Это был совсем не тот договор, на который рассчитывал Юрий. Он с изумлением посмотрел на Василия.
— Ладно, допустим, я предоставлю себя в ваше распоряжение. Но что в таком случае, когда я все честно исполню, помешает вам указать на меня?
— Ничто, разумеется, — ответил Василий. — Но я так не сделаю. Порукой тому мое слово. Или оно для тебя пустой звук? — Он вынужден был повысить голос, чтобы Юрий мог расслышать его, ибо пение грузчиков делалось все более разудалым и громким. — Ты пришел ко мне потому, что хочешь получить то, чего тебе не смогла дать родня. Прекрасно, я тебя понимаю. Но для этого нужно работать так, чтобы я был доволен. Учти, строптивости и непослушания я не потерплю.
Глаза Юрия округлились совсем.
— Я готов помогать вам кое в чем, однако… — промямлил он и осекся, наткнувшись на грозный княжеский взгляд.
— Ты лучше готовься к другому, милок. — Василий подался вперед, и Юрий невольно скопировал это движение. — Ты лучше готовься служить мне так, словно для тебя ничего нет превыше. Будешь небрежничать или кобениться, я тут же выдам тебя. И знаешь кому? Твоим родственничкам, Нагим. Надеюсь, ты меня понимаешь?

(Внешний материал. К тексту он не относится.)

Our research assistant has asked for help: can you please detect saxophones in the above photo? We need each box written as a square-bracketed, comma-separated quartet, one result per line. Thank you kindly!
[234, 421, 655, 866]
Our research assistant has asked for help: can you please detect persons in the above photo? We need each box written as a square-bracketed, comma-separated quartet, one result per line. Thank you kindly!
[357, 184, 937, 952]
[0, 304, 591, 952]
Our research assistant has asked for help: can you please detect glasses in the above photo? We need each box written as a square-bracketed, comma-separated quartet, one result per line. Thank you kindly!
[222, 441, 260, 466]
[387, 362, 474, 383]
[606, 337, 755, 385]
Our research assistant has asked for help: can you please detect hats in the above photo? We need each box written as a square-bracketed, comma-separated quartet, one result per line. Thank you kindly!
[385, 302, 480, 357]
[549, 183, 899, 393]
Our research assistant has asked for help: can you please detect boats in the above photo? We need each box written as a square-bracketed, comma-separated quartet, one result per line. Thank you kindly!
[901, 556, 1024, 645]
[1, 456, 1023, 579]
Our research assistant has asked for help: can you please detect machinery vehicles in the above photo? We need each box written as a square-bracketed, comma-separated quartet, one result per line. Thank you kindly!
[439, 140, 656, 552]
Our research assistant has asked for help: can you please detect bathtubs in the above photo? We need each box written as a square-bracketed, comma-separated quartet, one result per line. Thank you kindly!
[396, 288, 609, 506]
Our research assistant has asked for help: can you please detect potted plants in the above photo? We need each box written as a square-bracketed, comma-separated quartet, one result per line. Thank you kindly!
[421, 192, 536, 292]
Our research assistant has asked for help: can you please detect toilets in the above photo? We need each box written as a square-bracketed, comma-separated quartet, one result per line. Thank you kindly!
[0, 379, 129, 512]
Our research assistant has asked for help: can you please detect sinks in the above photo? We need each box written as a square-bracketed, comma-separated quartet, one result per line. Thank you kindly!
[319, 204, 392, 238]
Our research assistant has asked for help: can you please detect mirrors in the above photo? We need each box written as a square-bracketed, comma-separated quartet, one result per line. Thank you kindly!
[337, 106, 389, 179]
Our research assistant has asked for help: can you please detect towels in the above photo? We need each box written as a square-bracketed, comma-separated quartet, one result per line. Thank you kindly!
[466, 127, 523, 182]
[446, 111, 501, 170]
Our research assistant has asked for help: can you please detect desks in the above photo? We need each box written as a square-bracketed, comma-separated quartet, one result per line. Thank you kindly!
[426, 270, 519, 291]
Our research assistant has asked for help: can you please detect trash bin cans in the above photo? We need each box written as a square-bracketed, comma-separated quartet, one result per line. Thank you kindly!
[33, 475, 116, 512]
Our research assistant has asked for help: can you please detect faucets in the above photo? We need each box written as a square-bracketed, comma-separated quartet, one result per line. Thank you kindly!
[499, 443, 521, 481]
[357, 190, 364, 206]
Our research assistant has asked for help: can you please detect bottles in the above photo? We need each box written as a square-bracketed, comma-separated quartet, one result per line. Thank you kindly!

Юрий медленно склонил голову и удрученно подумал, что заключает худшую сделку на свете.
— Да, — сказал он, осознав, что князь ждет ответа. — Я понимаю вас, да.
— Главное для тебя теперь — лишь мои указания. Ничьи другие — ты понял? Только мои. Ты теперь мой слуга, только мой, ты служишь отнюдь не всем Шуйским. Ты не должен что-либо делать для моих родичей. Ни для Дмитрия, ни для Игоря, ни даже для Анастасия. Я говорю достаточно ясно?
— Да. — Юрий опять склонил голову, презирая себя за невольное раболепие.
— Повтори еще раз.
Юрий поднялся из-за стола и поклонился боярину в пояс.
— Да, я все понял и буду вам честно служить.
— Превосходно, — засмеялся Василий.
Грузчики добрались до шестого куплета, обличавшего жестокость монголов, окруживших сияющий град. Запевала, похоже, взялся за вторую кружку хмельного, ибо голос его пронзительно зазвенел.